**WHAT YOU SHOULD DO:** Which lines in the records below contain the word "nearest"? Gather each of them and copy it out in full.

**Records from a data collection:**
....
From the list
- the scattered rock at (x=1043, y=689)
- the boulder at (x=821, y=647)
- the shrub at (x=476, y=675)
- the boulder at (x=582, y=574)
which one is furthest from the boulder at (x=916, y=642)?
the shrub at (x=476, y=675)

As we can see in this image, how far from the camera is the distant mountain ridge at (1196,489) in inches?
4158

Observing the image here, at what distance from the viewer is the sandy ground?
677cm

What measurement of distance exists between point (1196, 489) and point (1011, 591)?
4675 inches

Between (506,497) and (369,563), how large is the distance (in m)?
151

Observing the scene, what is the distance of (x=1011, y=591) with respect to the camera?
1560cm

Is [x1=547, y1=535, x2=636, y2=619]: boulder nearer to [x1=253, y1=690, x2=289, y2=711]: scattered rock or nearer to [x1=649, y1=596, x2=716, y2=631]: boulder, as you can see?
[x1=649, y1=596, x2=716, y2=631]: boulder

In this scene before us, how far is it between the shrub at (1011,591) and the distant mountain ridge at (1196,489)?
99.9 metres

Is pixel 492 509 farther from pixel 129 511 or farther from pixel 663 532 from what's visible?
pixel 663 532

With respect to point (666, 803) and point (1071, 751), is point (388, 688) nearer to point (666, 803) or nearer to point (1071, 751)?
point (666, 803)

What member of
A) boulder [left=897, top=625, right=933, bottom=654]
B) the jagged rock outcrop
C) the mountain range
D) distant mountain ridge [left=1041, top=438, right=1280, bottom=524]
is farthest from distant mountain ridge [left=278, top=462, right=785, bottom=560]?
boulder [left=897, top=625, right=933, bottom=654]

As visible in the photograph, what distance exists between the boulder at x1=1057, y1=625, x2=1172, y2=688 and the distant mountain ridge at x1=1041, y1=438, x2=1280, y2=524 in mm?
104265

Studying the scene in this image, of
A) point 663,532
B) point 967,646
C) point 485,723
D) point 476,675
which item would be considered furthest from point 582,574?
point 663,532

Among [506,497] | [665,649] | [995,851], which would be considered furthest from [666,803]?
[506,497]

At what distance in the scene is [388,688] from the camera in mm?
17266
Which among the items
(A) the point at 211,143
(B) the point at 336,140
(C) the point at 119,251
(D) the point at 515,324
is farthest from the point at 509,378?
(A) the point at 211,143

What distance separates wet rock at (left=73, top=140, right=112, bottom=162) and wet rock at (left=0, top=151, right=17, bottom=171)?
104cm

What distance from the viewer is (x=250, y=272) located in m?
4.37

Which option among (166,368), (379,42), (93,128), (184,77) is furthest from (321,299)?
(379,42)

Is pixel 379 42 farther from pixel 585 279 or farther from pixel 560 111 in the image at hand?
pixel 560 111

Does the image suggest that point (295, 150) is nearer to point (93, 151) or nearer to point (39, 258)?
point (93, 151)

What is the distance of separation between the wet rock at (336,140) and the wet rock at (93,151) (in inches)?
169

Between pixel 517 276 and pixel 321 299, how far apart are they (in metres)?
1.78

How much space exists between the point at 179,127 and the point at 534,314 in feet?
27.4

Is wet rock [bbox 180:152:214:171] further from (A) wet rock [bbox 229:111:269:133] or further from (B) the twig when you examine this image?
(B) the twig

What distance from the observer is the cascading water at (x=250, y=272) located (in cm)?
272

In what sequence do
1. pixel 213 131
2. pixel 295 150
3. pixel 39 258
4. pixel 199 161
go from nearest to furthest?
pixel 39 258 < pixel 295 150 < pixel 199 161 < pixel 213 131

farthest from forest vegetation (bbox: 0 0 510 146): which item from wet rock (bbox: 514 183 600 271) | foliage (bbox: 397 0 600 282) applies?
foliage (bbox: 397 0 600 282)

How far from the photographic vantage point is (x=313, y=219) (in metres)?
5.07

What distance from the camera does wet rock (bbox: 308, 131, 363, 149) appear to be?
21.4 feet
....
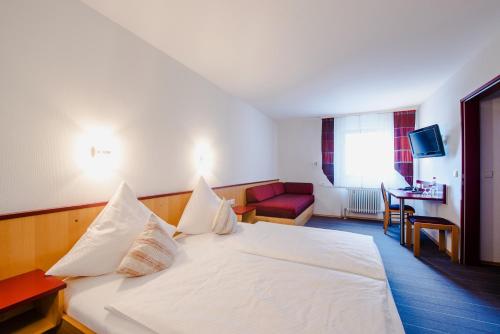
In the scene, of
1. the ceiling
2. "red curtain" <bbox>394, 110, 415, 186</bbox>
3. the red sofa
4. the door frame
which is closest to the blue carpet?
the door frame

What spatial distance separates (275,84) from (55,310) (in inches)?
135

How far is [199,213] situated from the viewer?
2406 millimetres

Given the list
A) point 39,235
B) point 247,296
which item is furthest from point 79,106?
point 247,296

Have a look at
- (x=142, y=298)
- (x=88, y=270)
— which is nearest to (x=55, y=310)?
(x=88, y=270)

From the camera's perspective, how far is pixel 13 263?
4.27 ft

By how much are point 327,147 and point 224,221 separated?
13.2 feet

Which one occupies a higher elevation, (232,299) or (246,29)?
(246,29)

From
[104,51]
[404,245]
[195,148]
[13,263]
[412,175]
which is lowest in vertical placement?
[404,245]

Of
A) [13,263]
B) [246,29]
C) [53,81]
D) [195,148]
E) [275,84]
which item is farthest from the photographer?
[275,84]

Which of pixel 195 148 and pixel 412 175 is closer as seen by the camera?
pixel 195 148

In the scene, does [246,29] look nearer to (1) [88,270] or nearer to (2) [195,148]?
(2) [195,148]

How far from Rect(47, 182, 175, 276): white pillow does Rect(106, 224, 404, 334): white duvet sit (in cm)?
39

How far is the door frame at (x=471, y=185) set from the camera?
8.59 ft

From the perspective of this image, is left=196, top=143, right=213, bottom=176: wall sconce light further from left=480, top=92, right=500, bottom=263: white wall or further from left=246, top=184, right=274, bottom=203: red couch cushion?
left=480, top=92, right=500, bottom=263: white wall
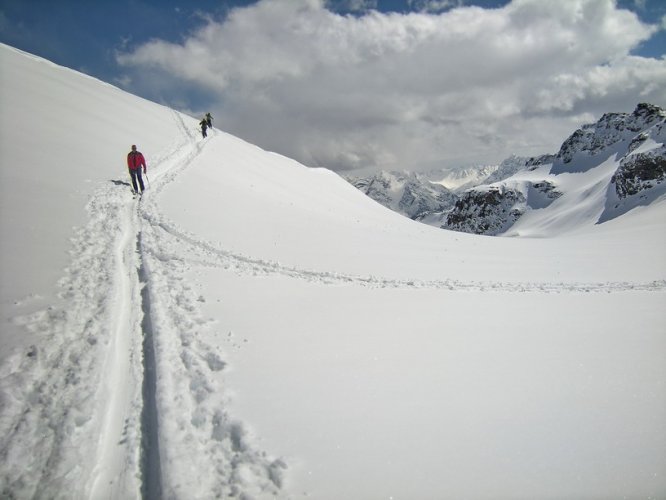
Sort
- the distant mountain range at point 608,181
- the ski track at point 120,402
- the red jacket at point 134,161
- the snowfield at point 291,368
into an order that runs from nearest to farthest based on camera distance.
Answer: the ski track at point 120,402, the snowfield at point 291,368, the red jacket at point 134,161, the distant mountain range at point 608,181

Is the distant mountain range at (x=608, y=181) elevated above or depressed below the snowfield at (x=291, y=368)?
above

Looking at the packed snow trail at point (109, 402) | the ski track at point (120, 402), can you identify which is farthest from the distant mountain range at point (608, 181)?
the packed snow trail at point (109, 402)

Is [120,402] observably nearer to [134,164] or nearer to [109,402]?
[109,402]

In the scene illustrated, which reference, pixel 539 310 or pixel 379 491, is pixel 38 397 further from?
....
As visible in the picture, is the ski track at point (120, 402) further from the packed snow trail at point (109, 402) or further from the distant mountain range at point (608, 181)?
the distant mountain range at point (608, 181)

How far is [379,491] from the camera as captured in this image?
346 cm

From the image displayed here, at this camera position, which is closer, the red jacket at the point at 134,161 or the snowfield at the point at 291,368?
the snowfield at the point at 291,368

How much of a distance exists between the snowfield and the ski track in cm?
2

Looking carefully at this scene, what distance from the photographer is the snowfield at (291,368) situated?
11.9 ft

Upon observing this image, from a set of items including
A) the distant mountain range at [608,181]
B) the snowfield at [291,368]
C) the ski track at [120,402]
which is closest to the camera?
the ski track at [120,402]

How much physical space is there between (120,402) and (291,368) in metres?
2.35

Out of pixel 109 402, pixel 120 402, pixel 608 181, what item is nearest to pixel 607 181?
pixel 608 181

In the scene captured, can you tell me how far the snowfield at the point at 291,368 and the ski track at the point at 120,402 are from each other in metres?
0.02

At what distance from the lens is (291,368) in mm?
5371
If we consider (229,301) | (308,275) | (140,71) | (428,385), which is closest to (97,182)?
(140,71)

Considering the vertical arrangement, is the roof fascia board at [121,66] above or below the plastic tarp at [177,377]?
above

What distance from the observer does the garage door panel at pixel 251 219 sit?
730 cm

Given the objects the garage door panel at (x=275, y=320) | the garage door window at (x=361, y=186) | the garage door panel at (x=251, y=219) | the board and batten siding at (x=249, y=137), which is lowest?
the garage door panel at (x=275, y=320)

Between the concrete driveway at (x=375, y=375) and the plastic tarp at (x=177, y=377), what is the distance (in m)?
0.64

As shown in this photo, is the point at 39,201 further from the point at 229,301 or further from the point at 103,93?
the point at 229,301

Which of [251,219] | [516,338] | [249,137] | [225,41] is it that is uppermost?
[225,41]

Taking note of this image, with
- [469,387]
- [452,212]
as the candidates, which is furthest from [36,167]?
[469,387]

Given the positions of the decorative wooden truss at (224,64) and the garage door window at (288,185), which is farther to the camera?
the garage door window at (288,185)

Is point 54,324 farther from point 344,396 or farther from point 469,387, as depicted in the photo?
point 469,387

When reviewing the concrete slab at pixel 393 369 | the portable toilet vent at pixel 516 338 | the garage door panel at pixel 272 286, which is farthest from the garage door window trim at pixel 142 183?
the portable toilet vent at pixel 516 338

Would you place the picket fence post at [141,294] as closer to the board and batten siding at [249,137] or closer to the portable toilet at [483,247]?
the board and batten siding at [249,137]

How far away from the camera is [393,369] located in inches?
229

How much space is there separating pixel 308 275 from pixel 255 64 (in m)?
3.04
....
**WRITTEN RESPONSE:**
go from nearest to furthest?
— which is nearest to (x=55, y=310)?
into an order that runs from nearest to farthest based on camera distance.
Out of pixel 109 402, pixel 120 402, pixel 608 181, what item is nearest to pixel 607 181?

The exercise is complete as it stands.